Mahabharata of Vyasa (Badarayana, krishna-dwaipayana) translated by Kisari Mohan Ganguli is perhaps the most complete translation available in public domain. Mahabharata is the most popular scripture of Hindus and Mahabharata is considered as the fifth veda. We hope this translation is helping you.

Section CLII

(Jatugriha Parva continued)

"Vaisampayana said, 'Then, when the night had passed away, a large concourse of the townspeople came there in haste to see the sons of Pandu. After extinguishing the fire, they saw that the house just burnt down had been built of lac in materials and that (Duryodhana's) counsellor Purochana had been burnt to death. And the people began to bewail aloud saying, 'Indeed, this had been contrived by the sinful Duryodhana for the destruction of the Pandavas. There is little doubt that Duryodhana hath, with Dhritarashtra's knowledge, burnt to death the heirs of Pandu, else the prince would have been prevented by his father. There is little doubt that even Bhishma, the son of Santanu, and Drona and Vidura and Kripa and other Kauravas have not, any of them, followed the dictates of duty. Let us now send to Dhritarashtra to say, 'Thy great desire hath been achieved! Thou hast burnt to death the Pandavas!'

p. 314

"They then began to extinguish the members to obtain some trace of the Pandavas, and they saw the innocent Nishada woman with her five sons burnt to death. Then the miner sent by Vidura, while removing the ashes, covered the hole he had dug with those ashes in such a way that it remained unnoticed by all who had gone there.

"The citizens then sent to Dhritarashtra to inform him that the Pandavas along with (Duryodhana's) counsellor Purochana had been burnt to death. King Dhritarashtra, on hearing the evil news of the death of the Pandavas, wept in great sorrow. And he said, 'King Pandu, my brother of great fame, hath, indeed, died today when those heroic sons of his together with their mother have been burnt to death. Ye men, repair quickly to Varanavata and cause the funeral rites to be performed of those heroes and of the daughter of Kuntiraj! Let also the bones of the deceased be sanctified with the usual rites, and let all the beneficial and great acts (usual on such occasions) be performed. Let the friends and relatives of those that have been burnt to death repair thither. Let also all other beneficial acts that ought, under the circumstances, to be performed by us for the Pandavas and Kunti be accomplished by wealth.'

"Having said this, Dhritarashtra, the son of Ambika, surrounded by his relatives, offered oblations of water to the sons of Pandu. And all of them, afflicted with excessive sorrow, bewailed aloud, exclaiming, 'O Yudhishthira! Oh prince of the Kuru race!'--While others cried aloud, 'Oh, Bhima!--O Phalguna!'--while some again,--'Oh, the twins!--Oh, Kunti!'--Thus did they sorrow for the Pandavas and offer oblations of water unto them. The citizens also wept for the Pandavas but Vidura did not weep much, because he knew the truth.
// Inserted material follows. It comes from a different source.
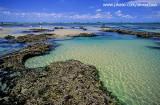 piscinas naturais, praia das fleixeiras, trairi, ce.jpg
"Meanwhile the Pandavas endued with great strength with their mother forming a company of six going out of the town of Varanavata arrived at the banks of the Ganga. They then speedily reached the opposite bank aided by the strength of the boatmen's arms, the rapidity of the river's current, and a favourable wind. Leaving the boat, they proceeded in the southern direction finding their way in the dark by the light of the stars. After much suffering they at last reached, O king, a dense forest. They were then tired and thirsty; sleep was closing their eyes every moment. Then Yudhishthira, addressing Bhima endued with great energy, said, 'What can be more painful than this? We are now in the deep woods. We know not which side is which, nor can we proceed much further. We do not know whether that wretch Purochana hath or hath not been burnt to death. How shall we escape from these dangers unseen by others? O Bharata, taking us on thyself, proceed thou as before. Thou alone amongst us art strong and swift as the wind.'

"Thus addressed by Yudhishthira the just, the mighty Bhimasena, taking up on his body Kunti and his brothers, began to proceed with great celerity.'"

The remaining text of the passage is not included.